ISBN : 978-2-213-69983-7

© Librairie Arthème Fayard, 2016.

du même auteur

Un garçon sans séduction, Feuilles de calcul, Julliard, 2012.

Notre mariage, Faire-part, Julliard, 2013.

Cocaïne, Business model, Julliard, 2014.

À Victo, la plus belle, à son habitude.

À Nicolas Weil, compagnon des montagnes
et premier lecteur.

« En vérité, le caractère plus ou moins soutenable d’inégalités aussi extrêmes dépend non seulement de l’efficacité de l’appareil répressif mais également – et peut-être surtout – de l’efficacité de l’appareil de justification. »

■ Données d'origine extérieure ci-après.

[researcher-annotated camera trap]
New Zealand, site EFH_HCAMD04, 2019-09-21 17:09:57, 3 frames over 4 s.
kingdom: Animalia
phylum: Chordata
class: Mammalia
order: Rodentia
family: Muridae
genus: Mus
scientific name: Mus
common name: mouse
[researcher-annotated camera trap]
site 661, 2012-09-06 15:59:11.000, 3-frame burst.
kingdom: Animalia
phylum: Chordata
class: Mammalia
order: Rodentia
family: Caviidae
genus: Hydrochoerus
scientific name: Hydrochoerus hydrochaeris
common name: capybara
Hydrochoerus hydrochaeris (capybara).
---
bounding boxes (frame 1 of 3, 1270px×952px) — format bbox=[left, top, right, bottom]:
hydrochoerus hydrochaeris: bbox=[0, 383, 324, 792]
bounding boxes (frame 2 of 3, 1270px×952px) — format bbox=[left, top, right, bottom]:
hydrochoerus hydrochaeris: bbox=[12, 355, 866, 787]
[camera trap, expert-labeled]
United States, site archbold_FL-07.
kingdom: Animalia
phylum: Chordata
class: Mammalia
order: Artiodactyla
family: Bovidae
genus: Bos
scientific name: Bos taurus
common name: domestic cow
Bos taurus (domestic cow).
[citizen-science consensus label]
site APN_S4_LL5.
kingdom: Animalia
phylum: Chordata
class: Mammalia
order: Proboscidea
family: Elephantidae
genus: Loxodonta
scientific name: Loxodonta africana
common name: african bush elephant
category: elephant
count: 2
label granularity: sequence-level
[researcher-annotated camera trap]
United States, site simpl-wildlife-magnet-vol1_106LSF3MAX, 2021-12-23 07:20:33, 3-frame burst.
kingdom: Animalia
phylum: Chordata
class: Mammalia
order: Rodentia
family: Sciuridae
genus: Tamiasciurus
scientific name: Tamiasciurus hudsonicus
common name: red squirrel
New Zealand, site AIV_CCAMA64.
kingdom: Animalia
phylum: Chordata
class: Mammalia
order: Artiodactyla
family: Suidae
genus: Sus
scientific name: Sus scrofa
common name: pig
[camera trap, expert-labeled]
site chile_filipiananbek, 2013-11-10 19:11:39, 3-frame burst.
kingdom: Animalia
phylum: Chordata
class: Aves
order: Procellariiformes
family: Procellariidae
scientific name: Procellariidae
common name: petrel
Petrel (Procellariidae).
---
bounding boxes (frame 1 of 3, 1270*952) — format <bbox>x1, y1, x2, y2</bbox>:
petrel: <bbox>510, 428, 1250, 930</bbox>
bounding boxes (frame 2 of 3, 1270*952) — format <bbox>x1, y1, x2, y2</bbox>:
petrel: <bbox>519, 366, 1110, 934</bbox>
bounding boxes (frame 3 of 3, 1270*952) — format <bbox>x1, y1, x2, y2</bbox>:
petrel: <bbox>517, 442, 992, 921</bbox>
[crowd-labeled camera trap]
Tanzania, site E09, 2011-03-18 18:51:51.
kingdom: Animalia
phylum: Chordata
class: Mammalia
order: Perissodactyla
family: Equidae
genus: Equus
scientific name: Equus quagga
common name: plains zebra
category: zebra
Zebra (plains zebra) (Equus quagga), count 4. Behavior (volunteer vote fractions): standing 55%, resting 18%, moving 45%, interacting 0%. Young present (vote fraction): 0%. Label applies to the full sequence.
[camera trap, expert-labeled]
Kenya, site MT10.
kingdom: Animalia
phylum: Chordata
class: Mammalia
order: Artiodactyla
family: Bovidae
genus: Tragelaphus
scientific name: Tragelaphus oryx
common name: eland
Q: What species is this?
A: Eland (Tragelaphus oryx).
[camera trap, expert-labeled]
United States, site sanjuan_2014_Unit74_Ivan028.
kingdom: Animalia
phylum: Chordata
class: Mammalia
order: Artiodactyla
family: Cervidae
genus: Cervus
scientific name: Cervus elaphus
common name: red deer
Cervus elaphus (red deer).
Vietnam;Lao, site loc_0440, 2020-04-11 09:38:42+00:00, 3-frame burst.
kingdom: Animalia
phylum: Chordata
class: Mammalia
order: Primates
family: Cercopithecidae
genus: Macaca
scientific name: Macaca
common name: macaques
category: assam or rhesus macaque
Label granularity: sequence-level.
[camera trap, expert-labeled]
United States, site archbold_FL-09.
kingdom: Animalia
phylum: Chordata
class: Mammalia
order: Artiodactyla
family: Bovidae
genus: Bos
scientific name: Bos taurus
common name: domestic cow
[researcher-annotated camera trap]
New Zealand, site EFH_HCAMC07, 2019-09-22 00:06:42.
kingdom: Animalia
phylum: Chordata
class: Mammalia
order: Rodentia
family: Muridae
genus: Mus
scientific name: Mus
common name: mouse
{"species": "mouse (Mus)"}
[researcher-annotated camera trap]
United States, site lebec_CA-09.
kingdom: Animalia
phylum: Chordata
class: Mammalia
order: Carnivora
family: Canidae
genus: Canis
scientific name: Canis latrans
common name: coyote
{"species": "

Thomas Piketty, Le Capital au xxie siècle.

 

 

« J’aimerais tant que ce qu’elle me donne, elle me le donne. »

Aline, « Je bois et puis je danse », 2012, Untitled EP.

I.
Préparation.

Je suis seul dans l’open space. On n’est pourtant jamais véritablement isolé dans ce genre d’endroit. Ailleurs que dans notre cellule individuelle d’une dizaine de mètres carrés cloisonnée de placards design, d’autres créatifs, des commerciaux, des stagiaires, les filles de l’achat d’art, des prestataires, vivent leurs vies professionnelles personnelles, mais, à 11 heures du matin, j’avais peu de chance d’y croiser Alban, mon rédacteur. Cela me permet de lire mes mails, de regarder des books de photographes, voire de réfléchir à une mise en page pour Peugeot.

Cette tranquillité est malheureusement attaquée par mon déjeuner d’aujourd’hui. Peut-être plus incapables de me comprendre et plus insupportablement intrusifs qu’Alban, mes parents sont descendus à la capitale voir mon frère.

J’ai échappé au dîner, à la virée des musées et des expos du moment ou, pire, à ce qu’ils s’installent chez moi dans le canapé du salon, mais je leur dois au moins un déjeuner d’amour familial avant qu’ils ne repartent vers le Nord.

Je n’ai pas honte de mes parents, je n’ai plus 15 ans, ce n’est pas cela. Je n’ai simplement aucun rapport avec eux. Je les aime bien, ou plutôt me revient assez facilement à l’esprit ou au cœur un souvenir de ce qu’enfant j’avais pu ressentir pour eux et qui devait pouvoir s’appeler amour.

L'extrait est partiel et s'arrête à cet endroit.